Adam grabbed a handful of pistachios, out of the shell, so he couldn’t resist. “Are you saying all the murders, the computer glitches, and now the train bombing, these attacks are all tied together?”

Nicholas said, “I’m assuming there was someone on that train who was a specific target, someone who has ties to Donovan, Hemmler, Alexander, and Vittorini. We’re waiting on the manifests. Two people have died, tourists from Australia. No one related to the government. But I don’t understand, it’s always been one victim at a time, but now? A whole train of innocent people?”

Mike felt numb. “Maybe it’s a different message.”

Adam said, “Tell her the good news.”

“Good is a relative term. We’re all up late tonight. The hard drives of the victims’ personal computers are in. Let’s have some dinner and get started. We have to find a link between the murders, and find out who was being targeted on that train.” He looked at Mike. “If there was a specific target on that train.”

Mike shrugged. “Let’s go to Vittorini. We know she was running arms through the Govan Shipyards, maybe those are the bread crumbs we need.”



* * *



It was three in the morning when Mike saw it. She sat up, scratched her head, pushed her glasses up her nose, and shouted “Eureka!”

Tired, blurry eyes stared at her. Nicholas asked, “Eureka? Does this have something to do with the water level in the tub?”

“No, no, I have it. I’ve found the link between them. And you aren’t going to like it.”





CHAPTER FORTY-SIX


Ambition is to the mind what the cap is to the falcon; It blinds us first, and then compels us to tower by reason of our blindness.

—Charles Caleb Colton, Lacon

Gradara Castle

Near Venice, Italy

1812

All knew the march to the Russian border would be long and hard, but there was excitement in the ranks, thoughts of pillage in this strange land, of killing heathens and those fierce warriors called Cossacks.

General Barclay de Tolly and General Bagration had planned to stop this fine day for provisioning in northern Italy. Napoléon was given hospitality at a grand castle with views of the Adriatic. It was called Gradara, old and wealthy and filled with treasures Napoléon would not take, for the master was an ally.

It was at Gradara Napoléon read the courier’s message from the front. He walked to the ramparts, gazed beyond, to the Adriatic Sea, a beautiful sight, opened the message, and smiled. Czar Alexander was mobilizing two of his armies to meet them. He said aloud, his words blown away by the wind, “Let him bring every cursed soldier in his lands, it matters not. I will prevail. I will burn Moscow to the ground and dance in its ashes and blood.”

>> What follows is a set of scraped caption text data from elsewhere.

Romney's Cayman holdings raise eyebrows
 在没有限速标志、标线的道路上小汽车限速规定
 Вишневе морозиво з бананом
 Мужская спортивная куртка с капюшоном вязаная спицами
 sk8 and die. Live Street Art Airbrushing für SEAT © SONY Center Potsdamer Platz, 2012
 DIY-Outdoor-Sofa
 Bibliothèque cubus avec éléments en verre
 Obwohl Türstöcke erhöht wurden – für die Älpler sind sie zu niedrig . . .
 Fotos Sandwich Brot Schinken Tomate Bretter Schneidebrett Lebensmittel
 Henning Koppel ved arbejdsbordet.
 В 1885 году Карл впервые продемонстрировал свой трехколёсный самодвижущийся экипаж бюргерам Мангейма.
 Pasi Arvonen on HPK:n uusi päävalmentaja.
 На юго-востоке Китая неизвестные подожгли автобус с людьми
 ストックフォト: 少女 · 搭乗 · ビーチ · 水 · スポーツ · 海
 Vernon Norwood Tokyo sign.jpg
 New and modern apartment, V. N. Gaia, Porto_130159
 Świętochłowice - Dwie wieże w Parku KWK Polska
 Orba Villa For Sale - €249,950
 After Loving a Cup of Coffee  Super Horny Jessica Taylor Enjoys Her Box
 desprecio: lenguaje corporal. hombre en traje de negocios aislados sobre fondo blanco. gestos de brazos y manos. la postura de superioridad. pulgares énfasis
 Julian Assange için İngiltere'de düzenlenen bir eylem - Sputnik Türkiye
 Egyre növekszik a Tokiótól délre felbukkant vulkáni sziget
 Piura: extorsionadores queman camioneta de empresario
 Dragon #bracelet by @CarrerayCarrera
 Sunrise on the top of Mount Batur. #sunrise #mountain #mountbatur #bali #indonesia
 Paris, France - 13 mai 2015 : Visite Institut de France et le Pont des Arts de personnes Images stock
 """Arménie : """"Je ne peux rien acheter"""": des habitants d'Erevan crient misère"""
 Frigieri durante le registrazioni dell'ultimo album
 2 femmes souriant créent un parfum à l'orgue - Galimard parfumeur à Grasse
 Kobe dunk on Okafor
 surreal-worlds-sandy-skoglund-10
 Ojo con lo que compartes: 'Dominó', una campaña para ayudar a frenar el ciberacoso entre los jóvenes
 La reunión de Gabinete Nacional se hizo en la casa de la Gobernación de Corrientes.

He was still smiling when he walked back into the great hall of Gradara. He drank and dined on fresh pheasant and newly butchered boar, listened to his generals boast of the destruction they would visit upon the Russian upstarts.

At last, Napoléon struck his knife against the wooden table and shouted, “I wish no more talk of war this night. Entertain me.”

The generals glanced at one another, brows raised, not knowing what to do. Suddenly, an old man appeared and walked forward to stand before the emperor. “I am Gradara’s bard.”